Can you give more details on the "misleading 'heirloom' provenance"? To understand it correctly, an heirloom would simply be a seed that has never been grown commercially or on a large scale. It would be those varieties that are simply grown on small scale farms or homesteads correct? Would the misleading part be that seeds being sold as 'heirlooms' really in fact may not be?
There is nothing by way of horticultural practice (or via USDA) that forbads seed houses from claiming most any open pollinated seed as an heirloom.
If you croud one of the matriarchs of OP tomato growing (like Carolyn Male), you'll get what amounts to the old newsletter standard of +50 years old open pollinated cultivars as the 'standard'. its ok by me if she calls 'em that.
Seedhouses can and have listed OP tomato as recently developed as Traveler, as an heirloom.
solely because it permits a higher retail price.
I won't go into fuzzy headed mythology of which goose bean seed was taken from.
Please don't take this as an agrument against growing open pollinated plants.
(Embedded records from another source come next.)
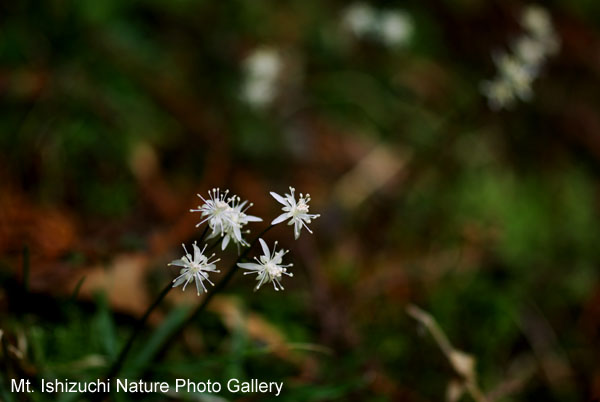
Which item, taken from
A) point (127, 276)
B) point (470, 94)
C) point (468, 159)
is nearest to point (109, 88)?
point (127, 276)

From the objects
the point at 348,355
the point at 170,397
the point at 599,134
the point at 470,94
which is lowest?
the point at 170,397

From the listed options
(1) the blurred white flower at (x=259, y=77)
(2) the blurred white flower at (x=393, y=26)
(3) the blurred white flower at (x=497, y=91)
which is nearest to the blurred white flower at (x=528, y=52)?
(3) the blurred white flower at (x=497, y=91)

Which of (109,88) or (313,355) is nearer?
A: (313,355)

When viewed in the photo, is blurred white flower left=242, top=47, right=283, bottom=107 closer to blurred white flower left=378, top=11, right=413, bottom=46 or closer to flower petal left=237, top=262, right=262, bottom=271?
blurred white flower left=378, top=11, right=413, bottom=46

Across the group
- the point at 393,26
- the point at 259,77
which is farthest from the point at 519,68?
the point at 259,77

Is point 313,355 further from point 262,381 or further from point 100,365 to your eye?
point 100,365

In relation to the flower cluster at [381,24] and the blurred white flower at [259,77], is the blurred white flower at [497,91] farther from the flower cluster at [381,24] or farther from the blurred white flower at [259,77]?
the blurred white flower at [259,77]

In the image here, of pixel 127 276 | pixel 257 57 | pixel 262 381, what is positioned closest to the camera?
pixel 262 381

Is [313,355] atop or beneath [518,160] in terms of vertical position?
beneath
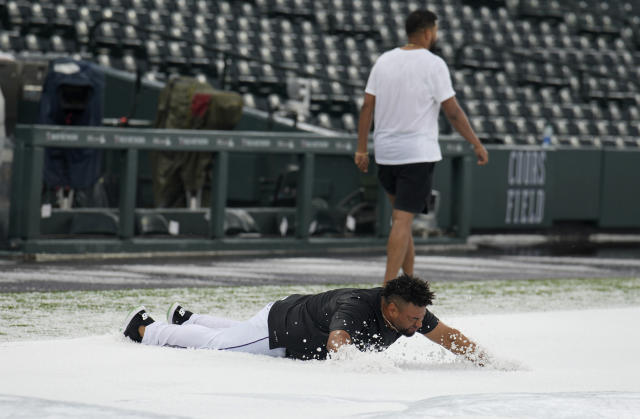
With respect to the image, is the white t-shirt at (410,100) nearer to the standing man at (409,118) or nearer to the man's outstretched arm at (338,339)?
the standing man at (409,118)

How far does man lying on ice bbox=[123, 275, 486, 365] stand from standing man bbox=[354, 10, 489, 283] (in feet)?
6.91

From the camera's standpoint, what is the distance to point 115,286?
8.27 meters

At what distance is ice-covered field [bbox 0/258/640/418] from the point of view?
4.22 meters

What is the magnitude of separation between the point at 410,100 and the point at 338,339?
296cm

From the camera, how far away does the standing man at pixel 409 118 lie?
7406 mm

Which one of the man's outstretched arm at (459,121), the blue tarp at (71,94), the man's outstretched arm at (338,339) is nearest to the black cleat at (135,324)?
the man's outstretched arm at (338,339)

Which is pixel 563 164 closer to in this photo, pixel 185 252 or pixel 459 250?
pixel 459 250

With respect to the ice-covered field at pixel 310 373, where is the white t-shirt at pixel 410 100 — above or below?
above

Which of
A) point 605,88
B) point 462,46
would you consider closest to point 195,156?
point 462,46

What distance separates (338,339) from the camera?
484 centimetres

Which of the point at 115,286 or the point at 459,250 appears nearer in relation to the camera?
the point at 115,286

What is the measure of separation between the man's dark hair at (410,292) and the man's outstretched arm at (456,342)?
1.20ft

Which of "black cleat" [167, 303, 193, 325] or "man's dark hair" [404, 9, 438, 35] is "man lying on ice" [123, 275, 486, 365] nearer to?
"black cleat" [167, 303, 193, 325]

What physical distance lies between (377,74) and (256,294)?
1747 millimetres
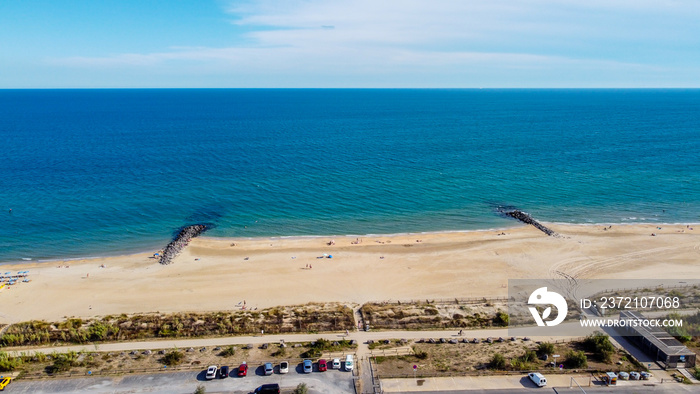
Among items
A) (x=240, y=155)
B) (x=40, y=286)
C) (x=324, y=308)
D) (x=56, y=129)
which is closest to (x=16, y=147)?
(x=56, y=129)

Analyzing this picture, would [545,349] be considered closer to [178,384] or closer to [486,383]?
[486,383]

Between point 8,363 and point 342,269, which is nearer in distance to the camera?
point 8,363

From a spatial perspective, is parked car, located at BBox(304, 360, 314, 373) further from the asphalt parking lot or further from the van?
the van

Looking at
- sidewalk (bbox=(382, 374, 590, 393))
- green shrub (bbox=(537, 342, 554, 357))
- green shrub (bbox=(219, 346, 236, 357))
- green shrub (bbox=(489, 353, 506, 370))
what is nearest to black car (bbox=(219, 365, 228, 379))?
green shrub (bbox=(219, 346, 236, 357))

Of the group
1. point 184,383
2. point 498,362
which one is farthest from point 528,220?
point 184,383

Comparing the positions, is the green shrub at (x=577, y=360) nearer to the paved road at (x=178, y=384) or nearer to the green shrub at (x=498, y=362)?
the green shrub at (x=498, y=362)

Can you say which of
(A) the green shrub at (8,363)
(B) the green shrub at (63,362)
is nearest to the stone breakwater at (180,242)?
(B) the green shrub at (63,362)
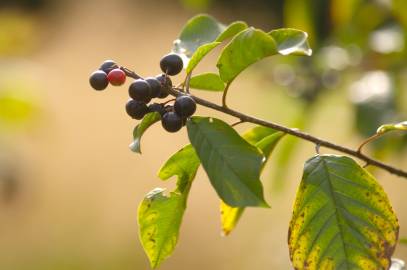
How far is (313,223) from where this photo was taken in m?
0.95

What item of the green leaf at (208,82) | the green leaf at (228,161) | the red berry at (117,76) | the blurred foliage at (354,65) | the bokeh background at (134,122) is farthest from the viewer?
the bokeh background at (134,122)

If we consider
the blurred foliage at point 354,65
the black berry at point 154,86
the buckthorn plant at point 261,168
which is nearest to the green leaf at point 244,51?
the buckthorn plant at point 261,168

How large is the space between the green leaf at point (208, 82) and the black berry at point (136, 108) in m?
0.15

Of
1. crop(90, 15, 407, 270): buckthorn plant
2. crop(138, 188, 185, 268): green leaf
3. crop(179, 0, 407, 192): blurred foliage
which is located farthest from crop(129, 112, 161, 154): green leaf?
crop(179, 0, 407, 192): blurred foliage

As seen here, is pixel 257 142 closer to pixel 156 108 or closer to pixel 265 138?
pixel 265 138

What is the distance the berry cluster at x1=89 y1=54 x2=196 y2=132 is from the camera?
0.87m

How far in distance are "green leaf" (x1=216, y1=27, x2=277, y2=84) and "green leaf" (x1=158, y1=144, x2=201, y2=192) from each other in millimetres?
110

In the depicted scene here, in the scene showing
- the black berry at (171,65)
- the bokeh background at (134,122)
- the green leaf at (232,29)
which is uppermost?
the green leaf at (232,29)

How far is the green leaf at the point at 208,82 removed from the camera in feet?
3.42

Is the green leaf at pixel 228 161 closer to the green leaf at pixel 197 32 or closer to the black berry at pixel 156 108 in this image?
the black berry at pixel 156 108

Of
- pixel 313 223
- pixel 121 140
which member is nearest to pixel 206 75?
pixel 313 223

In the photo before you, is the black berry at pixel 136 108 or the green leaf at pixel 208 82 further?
the green leaf at pixel 208 82

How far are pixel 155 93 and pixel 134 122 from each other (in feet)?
17.2

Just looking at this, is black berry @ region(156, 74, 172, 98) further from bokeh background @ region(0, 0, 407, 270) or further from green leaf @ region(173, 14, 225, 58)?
bokeh background @ region(0, 0, 407, 270)
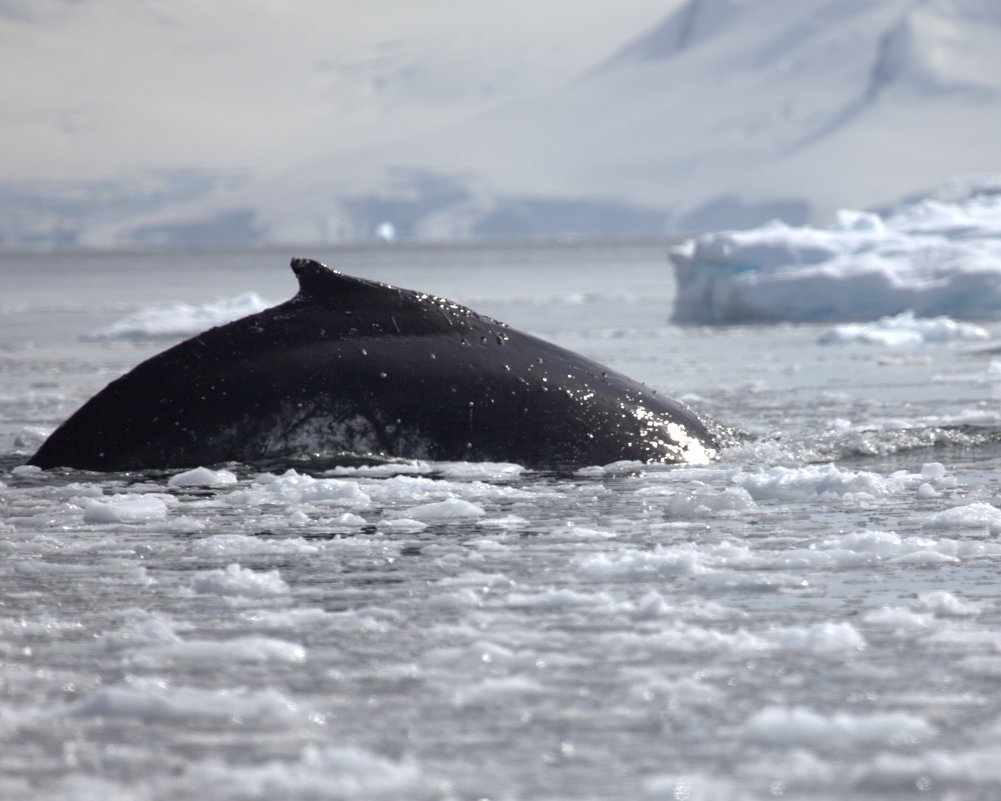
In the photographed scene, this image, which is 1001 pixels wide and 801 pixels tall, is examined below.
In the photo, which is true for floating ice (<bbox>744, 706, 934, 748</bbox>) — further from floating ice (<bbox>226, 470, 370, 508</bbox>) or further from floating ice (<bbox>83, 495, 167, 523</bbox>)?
floating ice (<bbox>83, 495, 167, 523</bbox>)

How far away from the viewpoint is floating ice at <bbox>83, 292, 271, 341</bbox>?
2694 cm

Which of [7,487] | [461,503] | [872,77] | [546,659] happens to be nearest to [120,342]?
[7,487]

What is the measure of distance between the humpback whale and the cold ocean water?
0.23 metres

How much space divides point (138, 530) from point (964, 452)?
5044mm

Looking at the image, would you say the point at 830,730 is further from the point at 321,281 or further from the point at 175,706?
A: the point at 321,281

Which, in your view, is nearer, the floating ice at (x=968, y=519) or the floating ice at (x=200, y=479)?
the floating ice at (x=968, y=519)

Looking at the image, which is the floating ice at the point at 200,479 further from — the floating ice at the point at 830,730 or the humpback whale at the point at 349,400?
the floating ice at the point at 830,730

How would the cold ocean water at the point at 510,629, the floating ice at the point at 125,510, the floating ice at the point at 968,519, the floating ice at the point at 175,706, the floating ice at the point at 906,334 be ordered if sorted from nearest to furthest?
the cold ocean water at the point at 510,629 < the floating ice at the point at 175,706 < the floating ice at the point at 968,519 < the floating ice at the point at 125,510 < the floating ice at the point at 906,334

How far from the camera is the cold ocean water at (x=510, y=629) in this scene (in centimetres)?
322

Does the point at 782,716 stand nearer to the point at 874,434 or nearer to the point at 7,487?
the point at 7,487

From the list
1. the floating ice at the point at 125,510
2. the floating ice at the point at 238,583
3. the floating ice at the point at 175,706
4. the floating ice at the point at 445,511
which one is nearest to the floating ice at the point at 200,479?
the floating ice at the point at 125,510

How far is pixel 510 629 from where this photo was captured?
4387 mm

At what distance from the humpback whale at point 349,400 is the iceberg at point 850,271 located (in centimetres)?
2115

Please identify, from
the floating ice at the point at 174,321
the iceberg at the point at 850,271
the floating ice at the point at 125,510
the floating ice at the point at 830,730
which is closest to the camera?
the floating ice at the point at 830,730
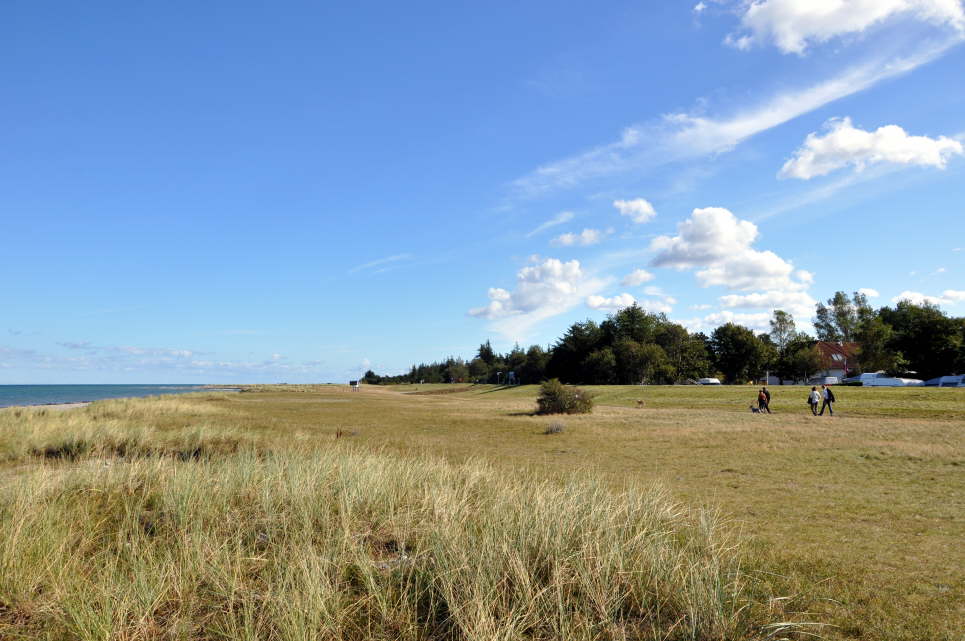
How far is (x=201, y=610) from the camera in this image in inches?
189

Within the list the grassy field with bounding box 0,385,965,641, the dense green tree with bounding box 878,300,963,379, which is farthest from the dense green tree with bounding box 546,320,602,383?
the grassy field with bounding box 0,385,965,641

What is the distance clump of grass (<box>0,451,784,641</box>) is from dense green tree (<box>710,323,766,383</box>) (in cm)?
9241

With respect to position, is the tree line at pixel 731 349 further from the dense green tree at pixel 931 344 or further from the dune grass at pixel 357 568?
the dune grass at pixel 357 568

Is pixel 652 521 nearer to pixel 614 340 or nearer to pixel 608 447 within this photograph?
pixel 608 447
They are nearly my entire inventory.
Also please don't take my reluctance to grow F1 hybrid as a compelling reason not to grow those either. F1's utility for commercial growing and disease resistance for them that need it should be reason enough to grow them.
Muddling all together with GMO's is a disservice that I credit to Jere Gettle, and Dave Belanger. It does not help the new gardener find their own way to a full pantry.
I'm growing again this year, Burpee's Long Keeper a favorite of mine. Its a fine OP tomato for my early winter plate as a fresh tomato. Burpee stopped selling seed a number of years ago. Saving seed of them is all there now is for my gardening option.
We are getting far afield from; does seed need to be certified as organic ? To be grown as organic; again I'll repeat, to some it does.